When asked whom he thought about playing him, Bauman, joked, "I like Denzel Washington, so I'm like, 'Denzel can play me!'"
Bauman lost both legs in the attack, but his spirited determination to overcome the obstacles he faced became an inspiration to the city … and a challenge for Gyllenhaal.
"His story just humbled me and made me feel like I was nowhere near the person that he is," Gyllenhaal said. "And I questioned while I was doing it whether I ever could be."
He says he looked to Bauman for help. "I'd show him how I take my legs off, how I get in and out of chairs, and how I sit up," Bauman said. "In the movie, it's just perfect."
Perfect, in part, because of the subtleties in his performance -- nuances that have become something of a trademark … from a cameraman stretching the limits of morality in "Nightcrawler," to a boxer fighting for his family in "Southpaw," to an investment banker lashing out against the sudden death of his wife in "Demolition."
"I find myself all the time trying to follow rules," he said, "and one of the safest places that I've had in my life to not follow those rules is in my work. Finding characters I think that are outside those boundaries and exploring those things in myself that I'm curious about are the reason why I do what I do."
It's been that way almost from the first. His breakthrough role was in the cult classic "Donnie Darko," playing a teen experiencing visions after a freak accident.
His costar, playing his older sister, was his real-life sister, Maggie.
Altschul asked, "Were there other projects or things you'd like to work with her on?"
"That was it, that was the only thing," he said.
"That's it? One film?"
"Yeah, I mean we're not really like a circus act, you know?" he laughed.
But like a traveling performer, Gyllenhaal takes on all kinds of challenges. He's worked on more than 45 stage and screen projects.

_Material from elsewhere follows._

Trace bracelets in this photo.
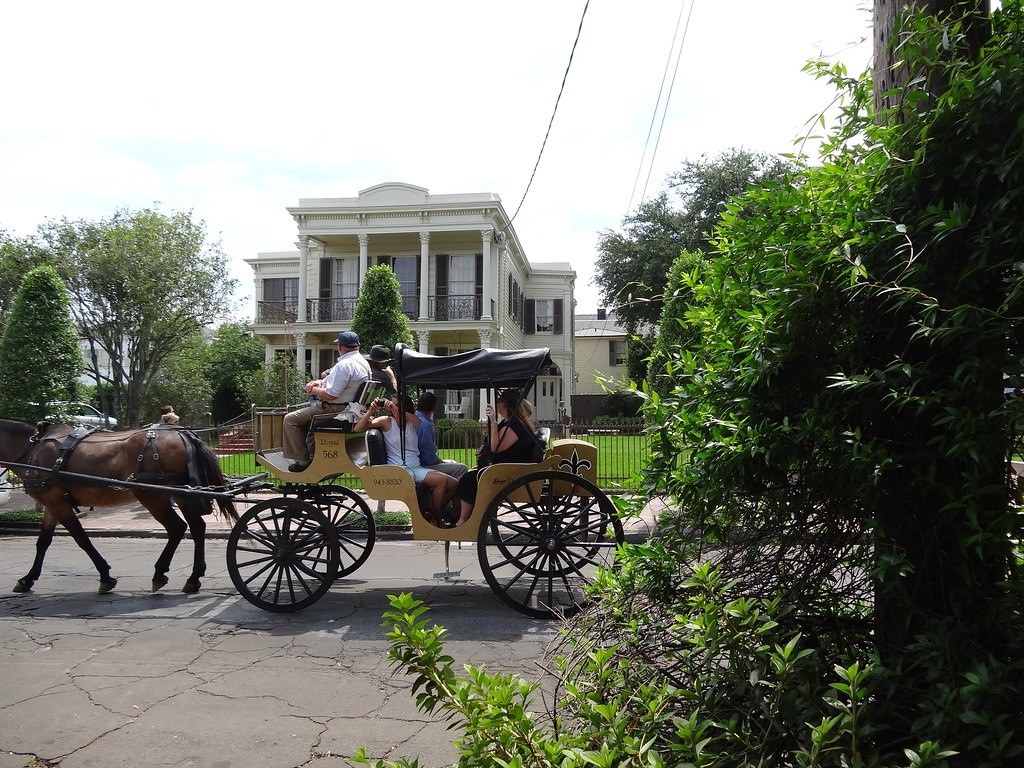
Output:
[490,421,498,425]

These days, it's his private life that's on his mind -- if he could only get some privacy.
Altschul asked, "Are you thinking, I'm 36, it's time to think about family?"
"Yeah. Absolutely. Yeah. I mean, I would be like the luckiest person, I feel like, in the world if that were to happen."
"It's not a given?"
"No. It's a search. And if I think about the relationships in my life that mean the most to me, it's just there is not a lot of pretend. That means we, I guess, we need to know ourselves. I need to know myself as best I can to be able to be as honest as I can.
"Hopefully with cameras around all the time, right?" he added.
Gyllenhaal dismisses many of the rumors that swirl around his off-screen activities. "Even I don't know all the potentially famous people that I've dated, you know?" he laughed.
"You didn't even meet half of them?"
"No, I honestly have not. So that should be something that I've admitted here."
"You mean a lot of it's rumor? A lot of people you'd 'dated,' just that's not true?"
"I'm gonna go on record right now and tell you absolutely."
Happily, Jake Gyllenhaal has found at least one true love -- the Broadway stage. Most recently he appeared in Stephen Sondheim's "Sunday in the Park with George":
"You love to sing and dance?" Altschul asked.
"Let's take dancing out of it. But I do love to sing and act, yes."
"But you dance?"
"There's an occasional dancing in there, but like, man, you are pushing me today! Relationships! Dancing! I'm not saying that I like to dance. Let's be clear about that."
In point of fact, his stage work has been hailed by critics and audiences alike -- and Jake Gyllenhaal reluctantly admits he's savoring every minute.
"I can't put into words how much joy it gave me, and gives me, that I did it," he said.
"Kind of like this interview?" Altschul asked.
"Yes, yes. When I do my next interview, I'm gonna tell them how much joy this interview brought me!"